## BEGIN
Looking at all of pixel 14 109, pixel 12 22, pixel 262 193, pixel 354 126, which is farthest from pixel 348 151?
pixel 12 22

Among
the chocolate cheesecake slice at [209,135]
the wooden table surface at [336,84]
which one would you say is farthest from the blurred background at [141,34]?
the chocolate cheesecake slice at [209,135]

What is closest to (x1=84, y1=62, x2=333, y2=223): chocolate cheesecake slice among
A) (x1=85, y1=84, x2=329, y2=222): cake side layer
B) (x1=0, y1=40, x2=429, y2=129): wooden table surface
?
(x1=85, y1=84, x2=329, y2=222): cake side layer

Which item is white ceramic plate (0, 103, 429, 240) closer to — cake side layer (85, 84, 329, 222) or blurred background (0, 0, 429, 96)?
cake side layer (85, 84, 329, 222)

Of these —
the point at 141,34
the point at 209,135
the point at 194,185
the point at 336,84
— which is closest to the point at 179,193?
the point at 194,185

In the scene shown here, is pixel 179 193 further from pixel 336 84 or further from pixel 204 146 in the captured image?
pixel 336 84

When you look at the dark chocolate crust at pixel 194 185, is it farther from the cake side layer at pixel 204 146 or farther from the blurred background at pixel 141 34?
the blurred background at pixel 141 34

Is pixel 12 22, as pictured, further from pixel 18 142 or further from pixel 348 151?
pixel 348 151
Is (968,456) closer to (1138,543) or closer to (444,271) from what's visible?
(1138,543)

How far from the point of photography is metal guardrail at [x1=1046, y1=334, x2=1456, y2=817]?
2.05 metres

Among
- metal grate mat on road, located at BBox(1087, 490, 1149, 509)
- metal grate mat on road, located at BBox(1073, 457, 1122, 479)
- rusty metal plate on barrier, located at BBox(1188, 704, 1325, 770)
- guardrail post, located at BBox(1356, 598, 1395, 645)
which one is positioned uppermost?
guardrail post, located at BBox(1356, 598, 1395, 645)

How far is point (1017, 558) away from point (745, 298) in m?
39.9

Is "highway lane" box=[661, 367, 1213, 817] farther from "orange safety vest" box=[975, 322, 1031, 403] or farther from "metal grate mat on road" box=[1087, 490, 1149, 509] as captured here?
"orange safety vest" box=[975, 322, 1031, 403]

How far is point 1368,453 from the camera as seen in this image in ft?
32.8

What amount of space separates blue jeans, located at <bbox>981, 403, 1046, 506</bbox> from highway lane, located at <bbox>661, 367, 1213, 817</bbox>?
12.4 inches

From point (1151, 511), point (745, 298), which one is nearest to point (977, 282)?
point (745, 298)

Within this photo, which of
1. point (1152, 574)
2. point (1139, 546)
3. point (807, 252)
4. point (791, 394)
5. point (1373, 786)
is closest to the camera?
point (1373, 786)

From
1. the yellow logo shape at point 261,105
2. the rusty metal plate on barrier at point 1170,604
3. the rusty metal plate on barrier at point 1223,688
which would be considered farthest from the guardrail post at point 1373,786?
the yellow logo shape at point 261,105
## END
## BEGIN
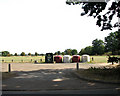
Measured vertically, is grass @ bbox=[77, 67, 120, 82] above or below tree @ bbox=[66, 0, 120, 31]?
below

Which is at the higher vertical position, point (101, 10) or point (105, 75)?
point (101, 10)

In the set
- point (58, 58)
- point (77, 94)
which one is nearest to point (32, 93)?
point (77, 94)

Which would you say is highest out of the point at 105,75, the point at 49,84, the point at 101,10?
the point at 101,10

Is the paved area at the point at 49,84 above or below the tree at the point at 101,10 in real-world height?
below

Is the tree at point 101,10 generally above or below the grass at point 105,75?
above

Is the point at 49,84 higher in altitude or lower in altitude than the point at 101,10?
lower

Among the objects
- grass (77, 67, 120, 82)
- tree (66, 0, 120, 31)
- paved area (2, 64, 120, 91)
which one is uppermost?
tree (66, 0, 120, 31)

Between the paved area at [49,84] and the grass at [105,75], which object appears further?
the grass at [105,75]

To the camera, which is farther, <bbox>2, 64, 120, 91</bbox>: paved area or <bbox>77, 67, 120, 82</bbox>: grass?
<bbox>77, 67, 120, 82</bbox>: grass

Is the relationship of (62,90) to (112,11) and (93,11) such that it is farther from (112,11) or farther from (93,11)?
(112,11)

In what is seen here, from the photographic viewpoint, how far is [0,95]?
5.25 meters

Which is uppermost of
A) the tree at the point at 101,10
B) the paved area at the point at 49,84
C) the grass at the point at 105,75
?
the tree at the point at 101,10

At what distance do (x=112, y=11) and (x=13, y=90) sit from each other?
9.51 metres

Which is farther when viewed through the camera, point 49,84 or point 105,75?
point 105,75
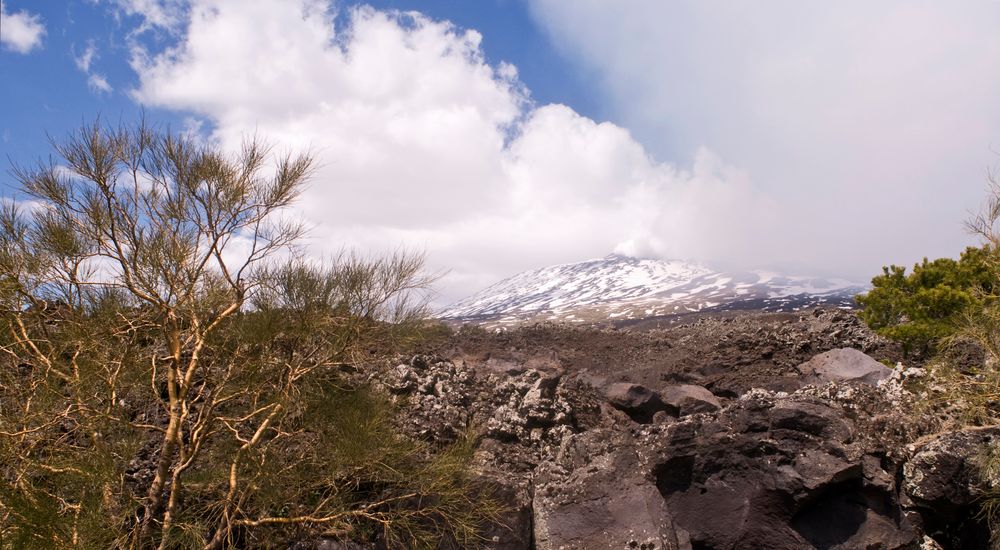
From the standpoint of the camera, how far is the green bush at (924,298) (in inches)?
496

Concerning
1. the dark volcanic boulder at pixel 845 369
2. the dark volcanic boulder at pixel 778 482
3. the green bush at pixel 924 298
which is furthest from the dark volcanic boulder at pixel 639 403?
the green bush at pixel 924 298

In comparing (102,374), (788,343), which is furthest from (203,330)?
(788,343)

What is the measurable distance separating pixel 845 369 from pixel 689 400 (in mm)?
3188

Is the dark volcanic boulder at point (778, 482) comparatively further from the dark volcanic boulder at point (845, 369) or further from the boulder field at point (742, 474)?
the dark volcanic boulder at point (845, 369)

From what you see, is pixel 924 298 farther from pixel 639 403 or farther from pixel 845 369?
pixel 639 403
## END
## BEGIN
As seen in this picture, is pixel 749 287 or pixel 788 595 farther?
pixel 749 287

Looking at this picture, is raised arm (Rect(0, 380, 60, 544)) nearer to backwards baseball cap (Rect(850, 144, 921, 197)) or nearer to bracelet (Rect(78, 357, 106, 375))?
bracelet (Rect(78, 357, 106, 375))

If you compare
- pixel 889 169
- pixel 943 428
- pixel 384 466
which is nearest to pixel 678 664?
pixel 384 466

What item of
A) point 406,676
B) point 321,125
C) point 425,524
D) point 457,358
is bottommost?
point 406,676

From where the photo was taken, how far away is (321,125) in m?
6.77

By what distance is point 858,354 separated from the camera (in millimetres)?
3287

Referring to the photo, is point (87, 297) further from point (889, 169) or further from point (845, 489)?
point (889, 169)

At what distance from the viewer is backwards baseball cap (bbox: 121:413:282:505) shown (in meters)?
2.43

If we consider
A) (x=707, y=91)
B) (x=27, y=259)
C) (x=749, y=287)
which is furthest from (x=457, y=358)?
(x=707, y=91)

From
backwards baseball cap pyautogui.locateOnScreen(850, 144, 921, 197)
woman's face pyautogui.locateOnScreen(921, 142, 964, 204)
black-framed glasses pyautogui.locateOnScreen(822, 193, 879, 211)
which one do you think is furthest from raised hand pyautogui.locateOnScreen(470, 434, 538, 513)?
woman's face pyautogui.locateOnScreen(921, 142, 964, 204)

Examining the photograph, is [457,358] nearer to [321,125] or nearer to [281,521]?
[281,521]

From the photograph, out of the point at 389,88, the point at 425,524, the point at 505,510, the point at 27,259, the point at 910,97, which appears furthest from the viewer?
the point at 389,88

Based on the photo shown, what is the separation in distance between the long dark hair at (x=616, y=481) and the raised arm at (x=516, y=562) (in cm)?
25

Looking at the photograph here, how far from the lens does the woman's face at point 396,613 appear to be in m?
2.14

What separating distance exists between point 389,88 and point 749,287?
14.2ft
## END
• The request:
Return every line of the records that contains the word "bracelet".

• Answer for this exercise:
Looking at this picture, is raised arm (Rect(0, 380, 60, 544)) nearer to backwards baseball cap (Rect(850, 144, 921, 197)) or nearer to bracelet (Rect(78, 357, 106, 375))?
bracelet (Rect(78, 357, 106, 375))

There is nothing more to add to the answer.